Relyvrio received approval in September 2022 as only the third-ever treatment for ALS. Given its subsequent withdrawal from U.S. and Canadian markets in April 2024 after failure to show efficacy in a Phase III trial, it would have been interesting to see how trehalose would have performed under different circumstances.
Signals of Hope
For followers of the HEALEY trial—and the ALS space in general—pulling signals of efficacy from the rubble is a familiar tune. For Prilenia and Clene, positive biomarker data supported moving their respective programs forward. In Prilenia’s case, a subgroup of patients with early-stage ALS who were rapidly declining had “substantially less decline” on the ALSFRS-R total score compared to the placebo group. Prilenia submitted a Marketing Authorisation Application to the European Medicines Agency that was accepted in September 2024.

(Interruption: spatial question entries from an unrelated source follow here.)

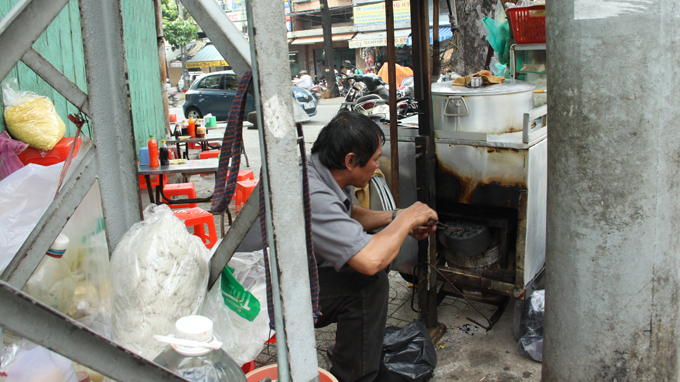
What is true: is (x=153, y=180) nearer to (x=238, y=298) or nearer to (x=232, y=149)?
(x=238, y=298)

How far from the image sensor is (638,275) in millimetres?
1663

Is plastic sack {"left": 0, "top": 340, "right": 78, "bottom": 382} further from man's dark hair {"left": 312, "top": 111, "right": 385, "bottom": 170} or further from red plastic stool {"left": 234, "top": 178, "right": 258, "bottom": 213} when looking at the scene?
red plastic stool {"left": 234, "top": 178, "right": 258, "bottom": 213}

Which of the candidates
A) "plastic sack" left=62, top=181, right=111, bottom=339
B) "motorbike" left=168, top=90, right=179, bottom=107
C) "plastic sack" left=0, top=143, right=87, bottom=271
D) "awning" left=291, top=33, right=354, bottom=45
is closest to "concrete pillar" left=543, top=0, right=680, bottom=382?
"plastic sack" left=62, top=181, right=111, bottom=339

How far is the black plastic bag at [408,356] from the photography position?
8.39ft

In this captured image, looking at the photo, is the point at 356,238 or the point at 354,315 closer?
the point at 356,238

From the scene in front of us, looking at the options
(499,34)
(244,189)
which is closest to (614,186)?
(499,34)

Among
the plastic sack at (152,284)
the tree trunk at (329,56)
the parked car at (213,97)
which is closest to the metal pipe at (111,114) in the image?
the plastic sack at (152,284)

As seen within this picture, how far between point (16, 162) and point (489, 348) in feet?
11.6

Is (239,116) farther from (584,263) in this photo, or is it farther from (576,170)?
(584,263)

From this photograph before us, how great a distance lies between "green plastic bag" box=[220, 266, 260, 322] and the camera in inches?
73.3

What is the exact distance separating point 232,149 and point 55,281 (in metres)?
1.20

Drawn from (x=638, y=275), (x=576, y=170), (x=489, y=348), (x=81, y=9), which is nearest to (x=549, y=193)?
(x=576, y=170)

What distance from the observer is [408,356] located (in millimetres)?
2650

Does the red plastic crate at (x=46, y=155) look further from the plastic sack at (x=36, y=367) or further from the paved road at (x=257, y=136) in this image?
the plastic sack at (x=36, y=367)
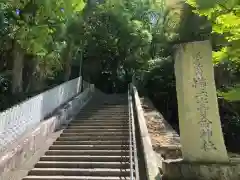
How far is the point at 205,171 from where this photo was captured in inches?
322

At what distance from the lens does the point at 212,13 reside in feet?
20.8

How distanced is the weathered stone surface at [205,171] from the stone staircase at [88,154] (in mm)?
1323

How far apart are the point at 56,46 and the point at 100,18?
39.2 ft

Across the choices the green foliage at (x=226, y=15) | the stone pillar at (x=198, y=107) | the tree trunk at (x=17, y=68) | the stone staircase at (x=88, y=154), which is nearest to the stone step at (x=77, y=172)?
the stone staircase at (x=88, y=154)

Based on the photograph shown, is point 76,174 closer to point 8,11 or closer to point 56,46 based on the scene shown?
point 8,11

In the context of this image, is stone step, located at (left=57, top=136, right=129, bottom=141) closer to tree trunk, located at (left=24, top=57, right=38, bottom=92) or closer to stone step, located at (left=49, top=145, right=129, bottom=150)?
stone step, located at (left=49, top=145, right=129, bottom=150)

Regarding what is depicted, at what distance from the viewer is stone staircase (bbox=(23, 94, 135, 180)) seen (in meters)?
8.01

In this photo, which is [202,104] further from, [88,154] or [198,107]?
[88,154]

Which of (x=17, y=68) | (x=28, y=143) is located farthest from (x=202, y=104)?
(x=17, y=68)

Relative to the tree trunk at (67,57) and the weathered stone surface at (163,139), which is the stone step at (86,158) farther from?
the tree trunk at (67,57)

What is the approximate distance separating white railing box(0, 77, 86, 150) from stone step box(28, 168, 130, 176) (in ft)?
3.47

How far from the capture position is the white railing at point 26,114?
7.70m

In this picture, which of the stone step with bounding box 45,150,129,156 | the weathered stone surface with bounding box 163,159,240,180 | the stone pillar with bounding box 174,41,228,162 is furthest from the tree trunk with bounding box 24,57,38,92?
the weathered stone surface with bounding box 163,159,240,180

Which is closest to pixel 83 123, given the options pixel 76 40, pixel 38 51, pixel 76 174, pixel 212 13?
pixel 38 51
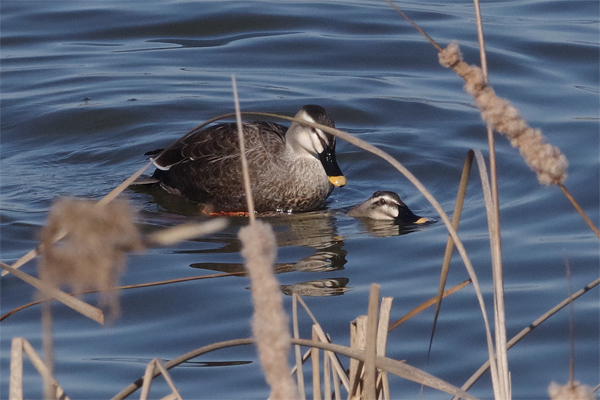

Certainly, there is precedent for moving a program forward based on patient subgroup data.
“[ALS] is heterogeneous, and sometimes it’s really important, even when a drug doesn’t work in everybody, to look at if there’s a subset that might have benefited,” Merit Cudkowicz, director of the Healey & AMG Center for ALS, told me in 2021. Cudkowicz noted that results of the first trial for Radicava, developed by Mitsubishi Tanabe and approved by the FDA in May 2017, were also negative across the overall trial population. However, a subset of early fast progressors did respond, “and when they repeated the studies just in that group, it was positive and that led to marketing.”
And embattled Israel and New York–based biotech BrainStorm Cell Therapeutics has consistently pointed to analysis from its Phase III trial of NurOwn showing that a prespecified subgroup of patients with early-stage disease, as determined by an ALSFRS-R baseline score of 35, saw a meaningful response across all primary and secondary endpoints. BrainStorm is now gearing up for a Phase IIIb study that president and CEO Chaim Lebovits said would be focused on these early-stage patients.
After a 2024 campaign filled with disappointment, this is a space that desperately needs a break. ALS is uniformly fatal, typically claiming its victims within five years of diagnosis, and the disease continues to confound researchers. Given the dire need for effective treatments, patients, drug developers and journalists alike could be forgiven for celebrating signals of hope.
As for the HEALEY trial, Cudkowicz shared that the team is currently considering amending the protocol based on learnings from the first five regimens.
“My sense is that it is not a perfect clinical trial. It has its flaws,” Graig Suvannavejh, senior biopharmaceuticals and biotechnology equity research analyst at Mizuho Americas, told me. “But I think they’re trying to fix the situation at HEALEY.”